The JAVELIN Lung 101 phase 1b/2 trial evaluated avelumab (immune checkpoint inhibitor) combined with lorlatinib or crizotinib (tyrosine kinase inhibitors) in ALK-positive or ALK-negative advanced NSCLC, respectively.

Methods

Starting doses of lorlatinib 100 mg once daily or crizotinib 250 mg twice daily were administered with avelumab 10 mg/kg every 2 weeks. Primary objectives were assessment of maximum tolerated dose (MTD) and recommended phase 2 dose in phase 1 and objective response rate in phase 2. Primary end points were dose-limiting toxicity (DLT) and confirmed objective response per Response Evaluation Criteria in Solid Tumors, version 1.1.

Results

In the avelumab plus lorlatinib group (ALK-positive; n = 31; 28 in phase 1b; three in phase 2), two of 28 assessable patients (7%) had DLT, and the MTD and recommended phase 2 dose was avelumab 10 mg/kg every 2 weeks plus lorlatinib 100 mg once daily.

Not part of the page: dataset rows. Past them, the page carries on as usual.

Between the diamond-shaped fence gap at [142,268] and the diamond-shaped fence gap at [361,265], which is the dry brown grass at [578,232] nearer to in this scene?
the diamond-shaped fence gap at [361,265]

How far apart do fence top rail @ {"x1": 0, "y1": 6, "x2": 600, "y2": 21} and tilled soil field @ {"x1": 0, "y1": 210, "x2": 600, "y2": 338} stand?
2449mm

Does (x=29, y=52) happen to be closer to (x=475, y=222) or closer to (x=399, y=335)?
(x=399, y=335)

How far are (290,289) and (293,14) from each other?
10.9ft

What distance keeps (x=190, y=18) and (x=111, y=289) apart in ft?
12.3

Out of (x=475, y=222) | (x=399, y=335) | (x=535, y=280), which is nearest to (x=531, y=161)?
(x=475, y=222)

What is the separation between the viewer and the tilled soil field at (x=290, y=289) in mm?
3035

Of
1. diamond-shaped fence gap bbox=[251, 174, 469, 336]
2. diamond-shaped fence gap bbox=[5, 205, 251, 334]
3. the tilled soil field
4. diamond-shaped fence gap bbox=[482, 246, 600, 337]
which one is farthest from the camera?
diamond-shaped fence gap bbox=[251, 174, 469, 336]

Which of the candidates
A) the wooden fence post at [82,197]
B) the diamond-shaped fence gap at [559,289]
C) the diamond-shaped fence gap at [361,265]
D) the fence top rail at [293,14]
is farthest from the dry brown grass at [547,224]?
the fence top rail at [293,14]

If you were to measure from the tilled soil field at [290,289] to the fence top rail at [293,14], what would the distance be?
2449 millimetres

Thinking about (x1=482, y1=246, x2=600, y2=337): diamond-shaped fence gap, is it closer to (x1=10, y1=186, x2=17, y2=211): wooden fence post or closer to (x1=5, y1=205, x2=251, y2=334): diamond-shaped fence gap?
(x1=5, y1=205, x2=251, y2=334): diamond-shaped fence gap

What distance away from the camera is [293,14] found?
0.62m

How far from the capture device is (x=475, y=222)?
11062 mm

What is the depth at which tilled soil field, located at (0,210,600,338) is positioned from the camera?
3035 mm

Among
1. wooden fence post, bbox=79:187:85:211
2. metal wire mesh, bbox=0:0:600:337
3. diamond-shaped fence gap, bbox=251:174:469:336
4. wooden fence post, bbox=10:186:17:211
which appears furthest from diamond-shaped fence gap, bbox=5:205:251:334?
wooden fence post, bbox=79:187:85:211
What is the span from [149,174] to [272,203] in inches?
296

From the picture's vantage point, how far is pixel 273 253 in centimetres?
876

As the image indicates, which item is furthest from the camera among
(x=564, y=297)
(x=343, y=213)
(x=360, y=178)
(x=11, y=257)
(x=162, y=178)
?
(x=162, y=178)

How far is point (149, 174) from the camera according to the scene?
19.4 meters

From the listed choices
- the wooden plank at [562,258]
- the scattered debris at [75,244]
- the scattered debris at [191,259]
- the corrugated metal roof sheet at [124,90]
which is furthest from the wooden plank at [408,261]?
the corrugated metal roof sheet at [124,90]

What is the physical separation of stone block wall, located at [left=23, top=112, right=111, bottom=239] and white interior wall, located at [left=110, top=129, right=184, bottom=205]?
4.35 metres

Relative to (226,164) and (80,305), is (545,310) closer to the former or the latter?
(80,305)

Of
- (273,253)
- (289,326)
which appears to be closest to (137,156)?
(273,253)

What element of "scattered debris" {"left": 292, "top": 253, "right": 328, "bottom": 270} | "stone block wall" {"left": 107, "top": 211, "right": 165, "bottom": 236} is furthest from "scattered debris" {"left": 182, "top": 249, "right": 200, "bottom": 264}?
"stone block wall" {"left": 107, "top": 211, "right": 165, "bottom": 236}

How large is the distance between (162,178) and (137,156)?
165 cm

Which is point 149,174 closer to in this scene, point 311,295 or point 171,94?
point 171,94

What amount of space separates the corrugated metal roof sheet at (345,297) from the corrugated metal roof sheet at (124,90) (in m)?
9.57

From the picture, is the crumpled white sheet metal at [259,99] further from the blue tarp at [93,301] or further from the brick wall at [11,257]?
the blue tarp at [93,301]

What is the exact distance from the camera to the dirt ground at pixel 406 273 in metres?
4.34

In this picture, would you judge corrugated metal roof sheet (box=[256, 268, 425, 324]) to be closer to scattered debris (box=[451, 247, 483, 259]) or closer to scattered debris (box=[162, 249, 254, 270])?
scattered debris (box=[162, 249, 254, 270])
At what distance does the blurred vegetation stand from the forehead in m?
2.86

In the avelumab plus crizotinib group (ALK-negative; n = 12; all phase 1b), five of 12 assessable patients (42%) had DLT, and the MTD was exceeded with avelumab 10 mg/kg every 2 weeks plus crizotinib 250 mg twice daily; alternative crizotinib doses were not assessed. Objective response rate was 52% (95% confidence interval, 33%–70%) with avelumab plus lorlatinib (complete response, 3%; partial response, 48%) and 25% (95% confidence interval, 6%–57%) with avelumab plus crizotinib (all partial responses).

Conclusions

Avelumab plus lorlatinib treatment in ALK-positive NSCLC was feasible, but avelumab plus crizotinib treatment in ALK-negative NSCLC could not be administered at the doses tested. No evidence of increased antitumor activity was observed in either group.